An diesem Samstag lehne ich erschöpft meinen Kopf gegen die Scheibe des Busses, in welchem ich sitze. Ich habe mir selbst nicht zugetraut heute mit dem Auto ins Krankenhaus zu fahren und meine Einschätzung hat sich als richtig herausgestellt. In meinem Kopf spielen sich die Bilder erneut ab. Wie die hoffnungsvolle Miene von Dr. Anderson immer mitleidiger wurde, als ich ihm erzählt warum ich heute da bin. Auch seine darauffolgenden Worte waren nicht wirklich besser.
Ich bin meine Möglichkeiten gestern nochmal durchgegangen und bis auf die Ratenzahlung bleibt mir nicht viel übrig.

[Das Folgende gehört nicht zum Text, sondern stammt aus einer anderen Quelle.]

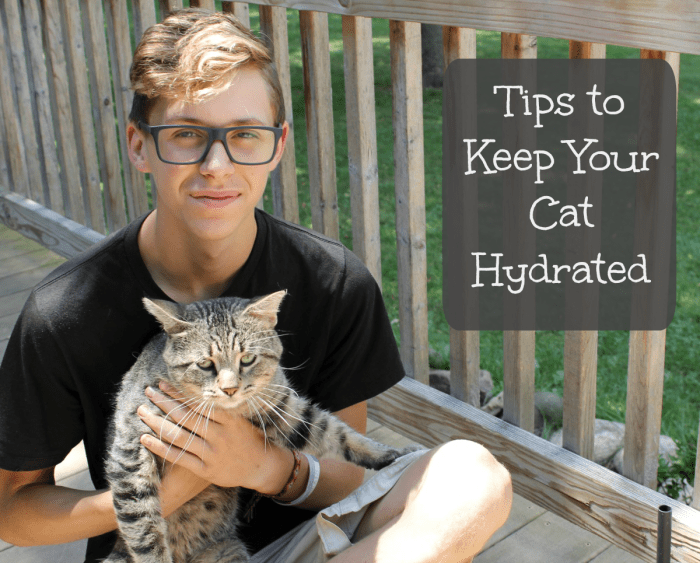 Tips to Keep Your Cat Hydrated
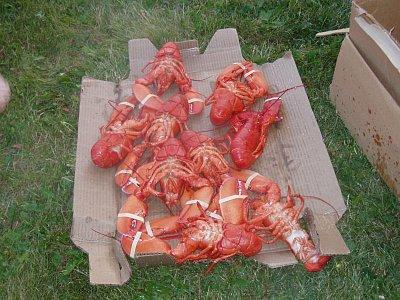 Lobsters (nahrál: admin)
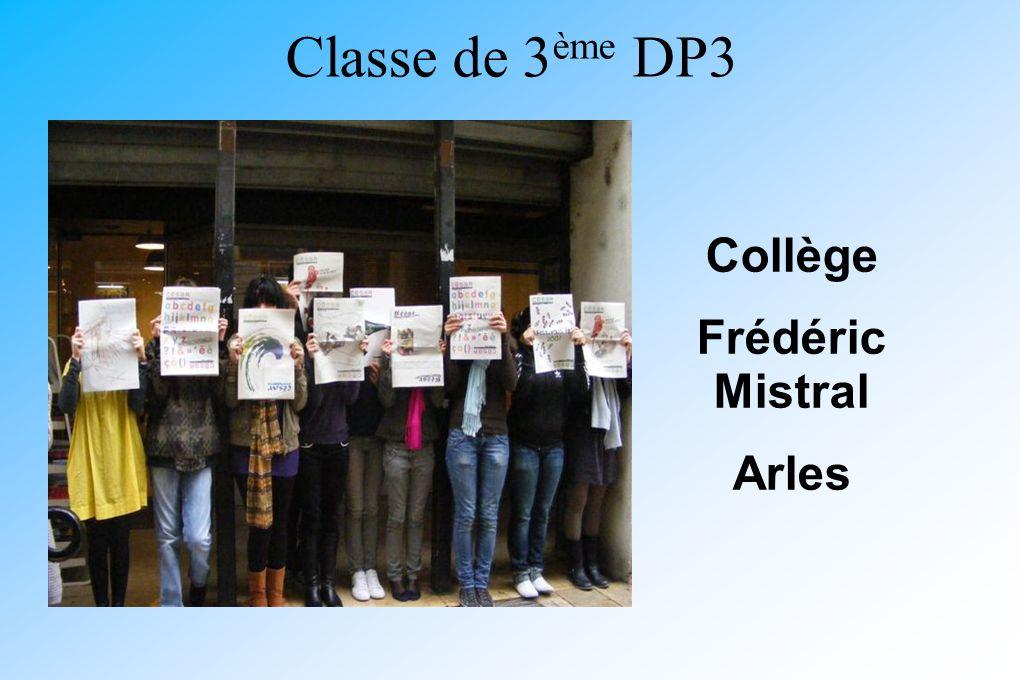 Classe de 3 ème DP3 Collège Frédéric Mistral Arles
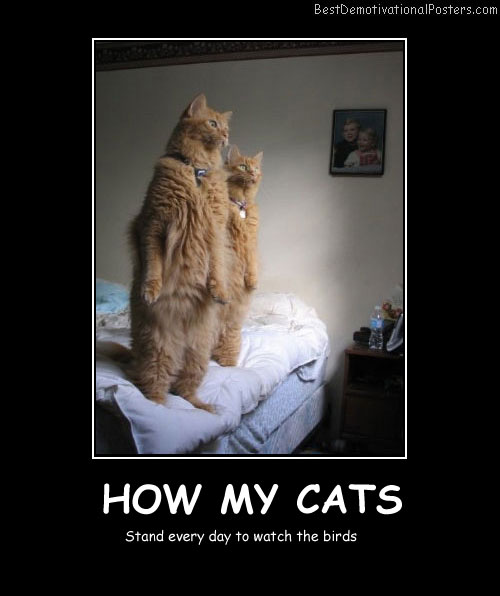 How My Cats-Best Demotivational Posters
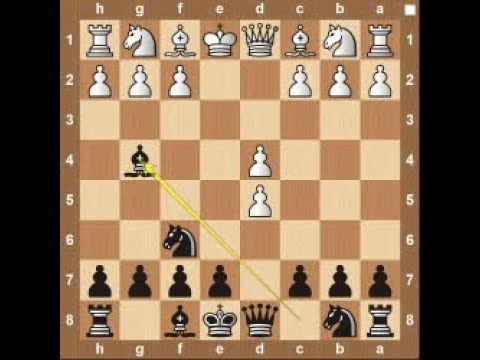 Portuguese Gambit - Chess Opening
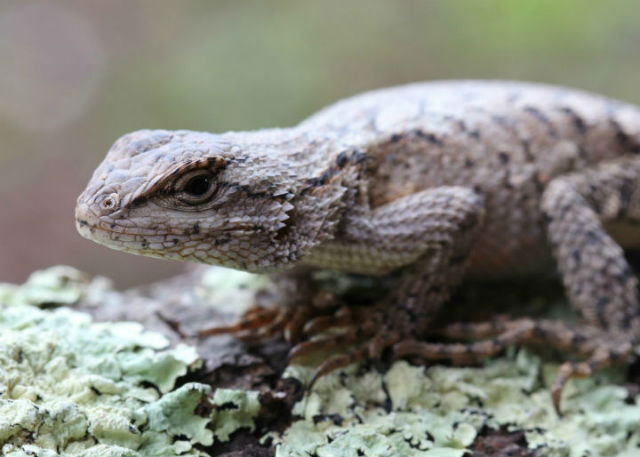 Eastern Fence Lizard_8988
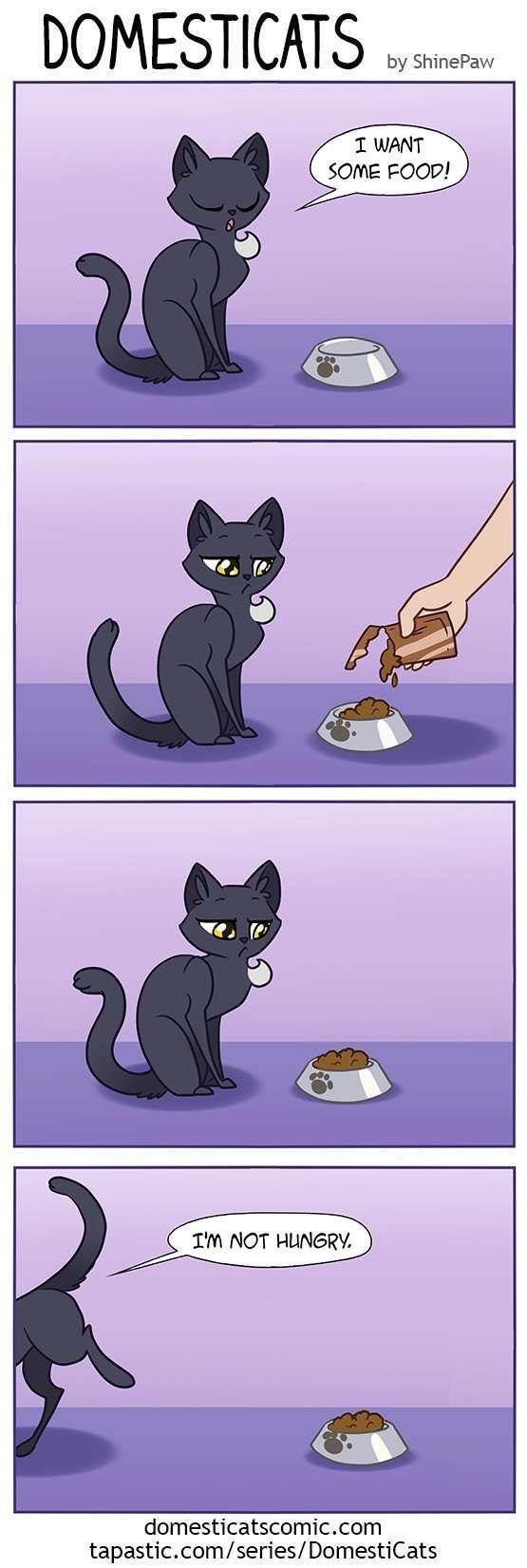 DomestiCats :: Some food | Tapastic Comics - image 1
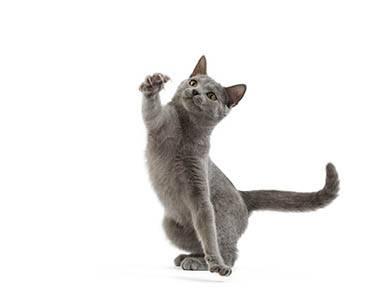 Empêcher son chaton de griffer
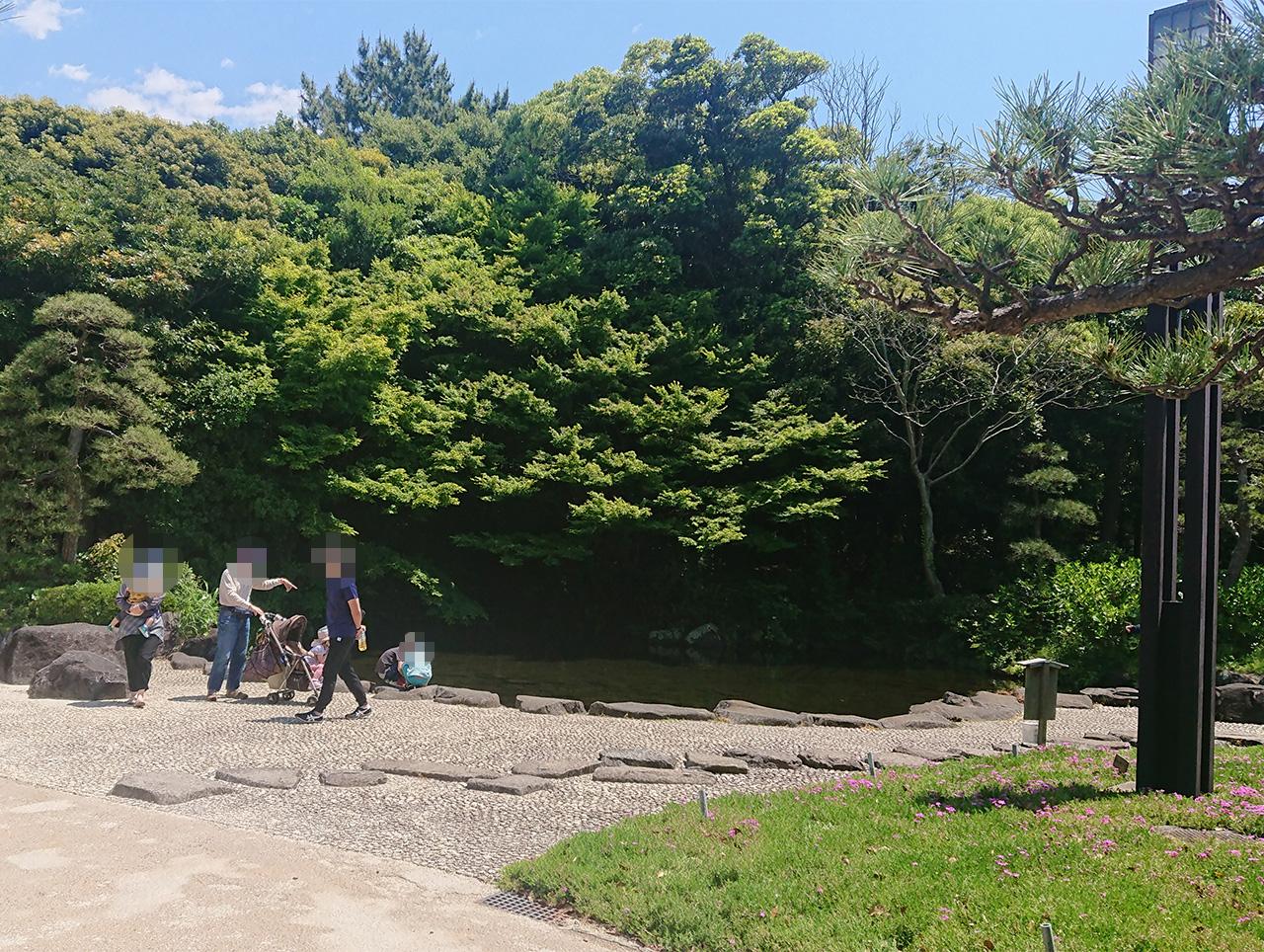 見浜園の外の池の写真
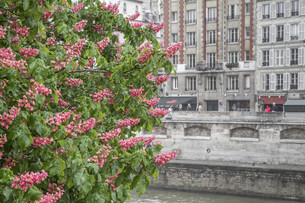 blooming chestnut tree that houses facade in parisの写真素材 [FYI00851827]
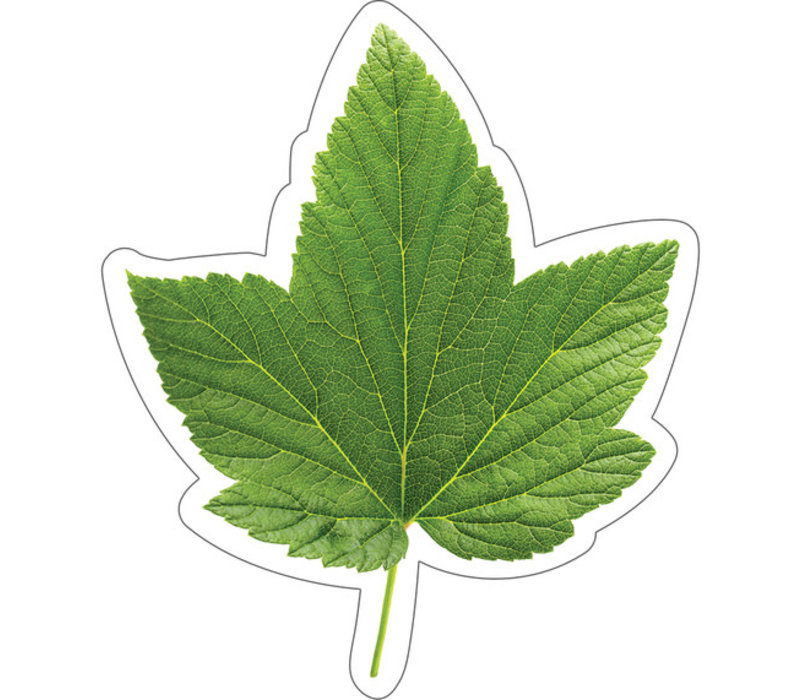 Woodland Whimsy Green Leaf Cut-Outs *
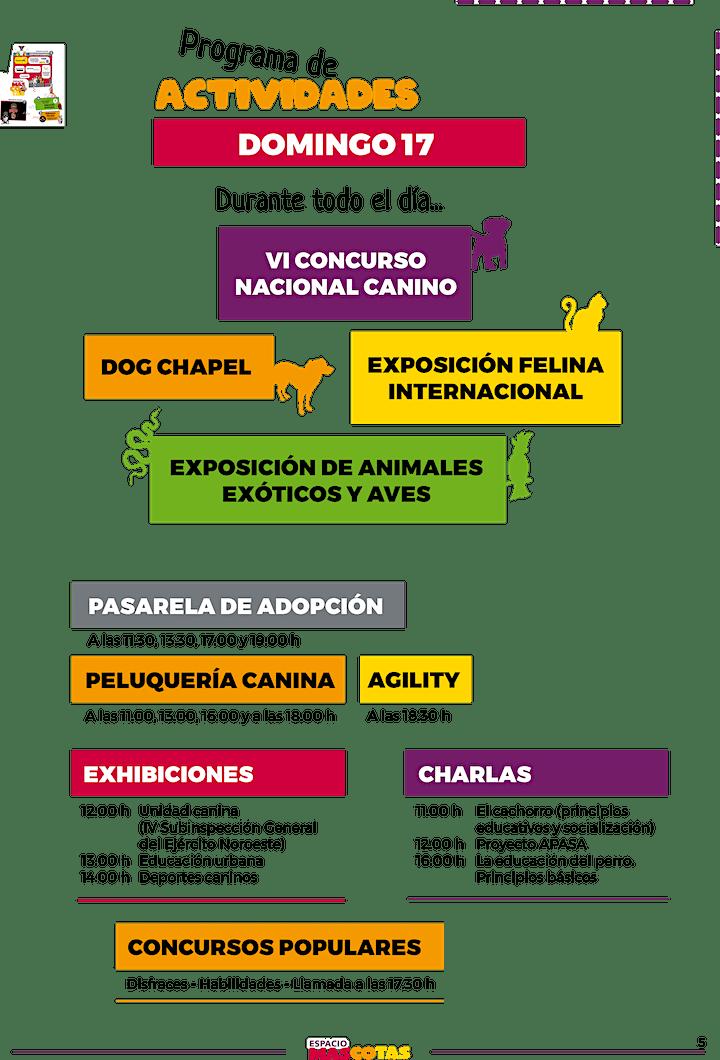 Imagen de VI ESPACIO MASCOTAS  -2021-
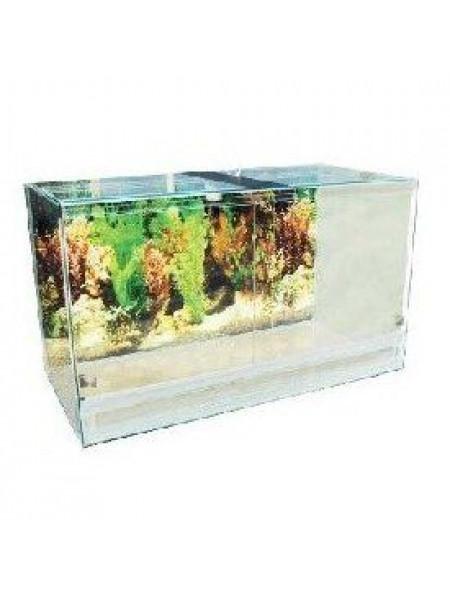 Террариум Природа стеклянный 60 x 35 x 40 см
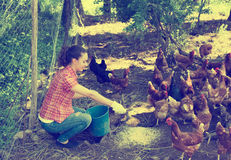 Farmer giving feeding chickens on poultry farm Stock Photography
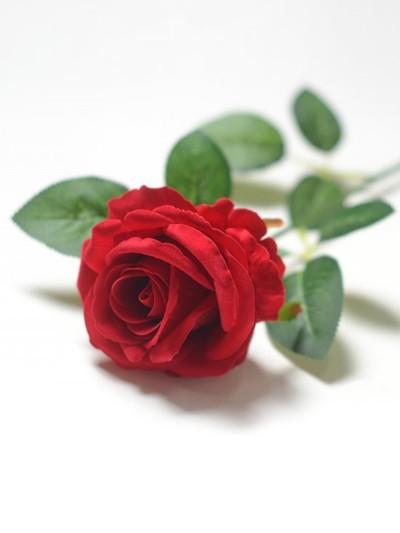 Одиночный бутон розы Гаето бархатный микс - Фото 2 | Компания «Венок»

Selbst da gibt es noch Probleme, denn ich habe weder ein konstantes Einkommen noch einen richtigen Job. Das Geld von meinem Großvater hätte ich ja genommen doch dann ist mir eingefallen, dass er sein Geld immer so einteilt, dass er genug zum überleben hat. Er spendet viel von seinem Geld an Organisationen die sich zur Unterstützung von Familien bereit erklären, welche wichtige Menschen in ihrem Leben verloren haben. Von seinem Geld bleibt letztendlich genug übrig um mir ein wenig Taschengeld aufs Konto zu überweisen und sein Aufenthalt im Altersheim zu bewerkstelligen.

Müde und mit brennenden Augen sehe ich auf die vorbeiziehende Landschaft. Eigentlich bin ich erst Morgen damit dran ihn zu besuchen, aber ich brauche jetzt einfach jemanden. Milo hat mal gesagt, dass Samstage für ihn die schlimmsten sind und das kann ich nur nachvollziehen. Manche sehen in ihnen vielleicht den Start des Wochenendes, doch ich in meinem Gall bin ab Samstag immer alleine. Ein 18 jähriger der dem Samstag damit verbringt im Krankenhaus zu sitzen und seiner, im Koma liegenden, Mutter die Hand zu halten. Ich bin mir sicher, dass ich mir in meinem Alter eigentlich noch keine Gedanken über meine finanzielle Lage machen sollte, jedenfalls nicht in dem Ausmaß... oder?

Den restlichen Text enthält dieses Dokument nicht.